Our brains love questions.  It’s the nature of the mind.

Yet, we often fail to realize how powerful these questions can be and how much they can consume our lives.  For both good and bad.

But let’s assume we all want more love, more joy, and more beautiful time with our family.  Given that, it’s essential then to notice how we use (or abuse) questions to direct attention and energy. Without really noticing, we can be creating one outcome that is quite negative, while having the intention of something very different. 

Wasted Questions!

What do I mean by wasted questions?  These are questions that serve no value.  They do not help you.  They do not support your child.  They do not bring about a better understanding.  They do not change behavior.  They serve to waste time and direct attention toward portions of life outside of our control.  Thus, they produce negative feeling states, with no useful change in behavior.   Here are a few examples:

  • “Why are you doing that?”  
  • “Didn’t I ask you to stop?”  
  • “What’s wrong with you?”  
  • “Why can’t you listen to me?”  
  • “Is there a problem with your hearing?”  
  • “Why did you take that from your brother?”
  • “Why are you still up?”  
  • “What are you doing?”

For many of you, you might notice that you’ve asked these questions or similar questions quite frequently.  It’s not that there is ever a meaningful answer.  It’s not that the answer makes a difference.  Thus, I consider these to be “wasted questions.”

They do not serve you, and they do not help your children.  They waste time!  But they do so at the expense of something vital.  And that is that it tricks your brain into thinking that you might be doing something useful when you are doing something hurtful.  If your kids aren’t listening, you need a better plan.   If they keep making the same mistakes over and over, you need a better plan.  If they never get to bed on time, you need a better plan.  

The wasted questions waste your time and keep you, and your child likely focused on answers that will not help.  You cannot discover or initiate an effective parenting plan while doing this.  There are parenting strategies that work.  You can change your child’s habits, get them to listen, and go to bed on time, and get siblings to get along, and get through homework and responsibilities without a battle.  This is all workable.  But to do so, you need a better plan and to get rid of the wasted questions.

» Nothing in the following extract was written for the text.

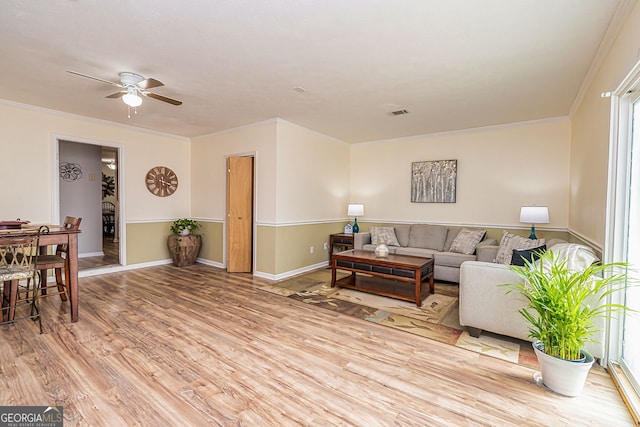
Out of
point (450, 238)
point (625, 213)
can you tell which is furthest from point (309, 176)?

Why Is This The Misery Formula?

Whenever we ask a question, our brains begin to wait for an answer.  It’s like turning on a computer and putting in a question for Google to answer.  Just like Google goes to work to search for an answer, so does your brain!  As well as your child’s brain. 

The problem is that there is no right answer to the question (typically).  Perhaps there’s a shrug, or a pointed finger, or maybe an excuse.  Of course, it’s the same excuse.  It’s the same shrug.  It’s the same finger-pointing.

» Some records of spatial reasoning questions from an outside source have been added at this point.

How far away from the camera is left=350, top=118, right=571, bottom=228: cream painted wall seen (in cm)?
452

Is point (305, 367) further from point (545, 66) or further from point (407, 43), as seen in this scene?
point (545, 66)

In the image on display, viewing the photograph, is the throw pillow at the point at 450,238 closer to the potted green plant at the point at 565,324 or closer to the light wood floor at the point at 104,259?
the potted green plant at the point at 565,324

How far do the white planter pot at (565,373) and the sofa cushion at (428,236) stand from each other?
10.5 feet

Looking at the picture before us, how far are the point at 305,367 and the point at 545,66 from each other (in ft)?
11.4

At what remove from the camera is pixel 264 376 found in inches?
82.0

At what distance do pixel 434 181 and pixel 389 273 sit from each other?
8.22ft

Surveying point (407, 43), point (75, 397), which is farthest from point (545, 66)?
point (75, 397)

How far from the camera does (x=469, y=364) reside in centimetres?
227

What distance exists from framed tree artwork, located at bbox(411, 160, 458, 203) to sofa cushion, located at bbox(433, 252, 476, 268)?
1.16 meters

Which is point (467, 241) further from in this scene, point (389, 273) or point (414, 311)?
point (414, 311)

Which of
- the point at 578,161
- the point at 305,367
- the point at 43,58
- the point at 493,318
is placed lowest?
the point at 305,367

And what happens next?  You get upset!  You get angry!  You get frustrated!  And your child experiences much of the same.    

You can see where this is taking us.  Wasted questions lead our brains down a path into a black hole of misery.  We think we’re asking a question that might bring a real answer, but it doesn’t.  It just brings misery.

So the bottom line is simple:  Avoid wasted questions and wasted time, and you avoid the misery as well.  Of course, you might have to go looking for a better parenting plan.  And you might find that everyone seems to feel a bit better, just because attention is not focused on the misery path.

Also, if you abandon the misery formula, you may become much more interested in ‘action’ vs. words, and this will inevitably lead to better results.